If you are buying hair at wholesale to offer in-salon, your menu pricing needs to reflect your actual cost per gram, not a rough estimate. Most wholesale suppliers provide per-gram pricing for the lengths and colors you stock regularly.

A simple approach: cost per gram multiplied by your markup (typically 2 to 2.5x for premium hair), plus your installation labor rate. If you are paying $4 per gram for 60cm South Russian weft hair, a 100-gram install at 2.5x markup puts the hair cost at $1,000 before labor. Add $350 to $450 in installation time, and your floor for that service is $1,350 to $1,450. That is your minimum. Do not price below it because a client asks.

What Not to Put on Your Menu

Do not list methods your team is not certified to install. A menu with eight extension types when your stylists are trained in two is a liability. A client books something you cannot deliver, and you either turn them away or rush through a service you are not ready for. Neither outcome is good for retention.

Offer what your team does well. Add methods as certifications expand. Keep the menu updated when prices change or methods are added or retired. A current, accurate menu builds trust. A menu full of asterisks and “call for pricing” does not.

Frequently Asked Questions

Should hair cost be included in the installation price or billed separately?

Both approaches work, but consistency matters more than which you choose. Including hair simplifies the client experience and works well if you carry consistent inventory. Billing separately protects your margin when usage varies and makes pricing transparent. Whichever you choose, state it clearly on the menu before the client books.

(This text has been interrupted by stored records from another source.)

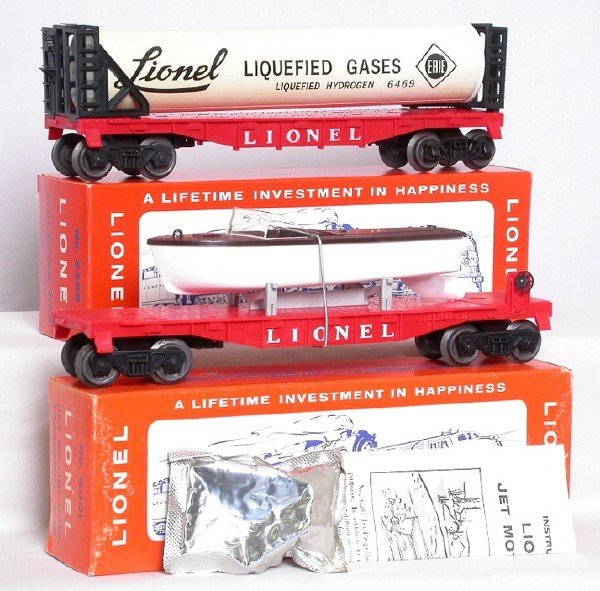 714: Mint Lionel 6501 jet boat and 6469 flat in boxes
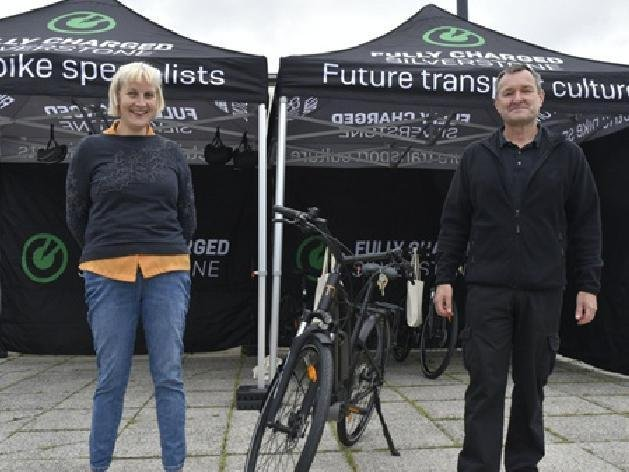 Cllr Jenny Wilson-Marklew  hands over an eBike to MK's first new loanee, Geof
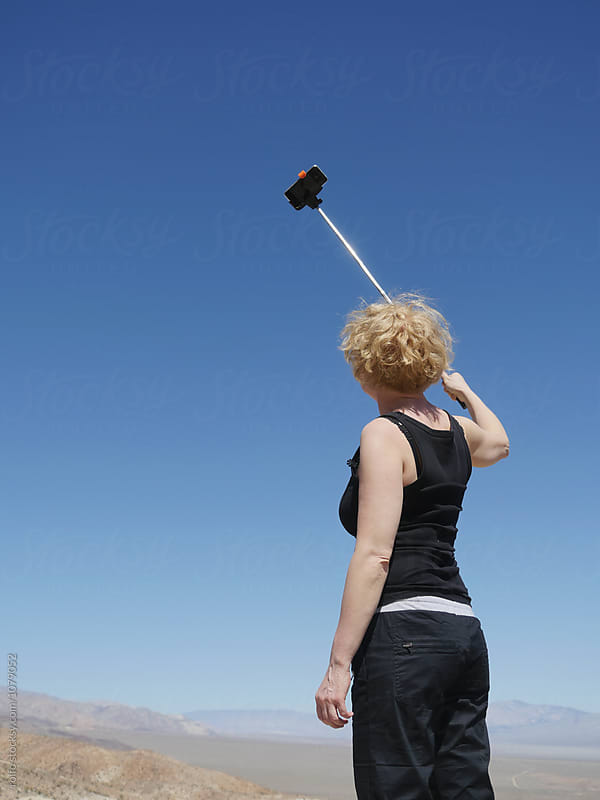 Back view of woman taking selfie by rolfo for Stocksy United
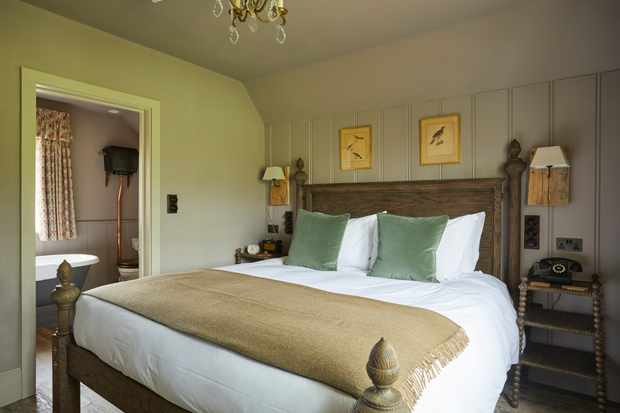 A bedroom with white-washed wooden-pannelled walls. A wooden double bed has white linen and green cushions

How many extension methods should a salon offer on its menu?

Offer only the methods your team is trained and certified to install. Two or three well-executed methods will outperform a long menu of services done inconsistently. Add methods as your stylists complete certifications, not before. Clients notice the quality difference between a service done confidently and one a stylist is figuring out.

What is a standard consultation fee for hair extensions?

Many salons charge $25 to $75 for an extension consultation and credit it toward the installation. Free consultations work when they reliably convert to booked installs. A paid consult pre-qualifies clients and filters out price shoppers who have no intention of booking.

How do I calculate a minimum price floor for extension services?

Start with your wholesale hair cost per gram, apply your markup (2 to 2.5x is standard for premium hair), then add your chair time at your hourly labor rate. The total is your floor – the minimum you need to charge to cover cost and labor without losing money. Do not price below this regardless of client requests or local competition.

Should removal be listed as a separate service on the menu?

Yes. Listing removal upfront normalizes it as part of the service cycle rather than a surprise charge at the end of the hair lifespan. A flat removal rate per method (typically $75 to $150) helps clients understand the true cost of extensions and reduces friction when they return for their final appointment.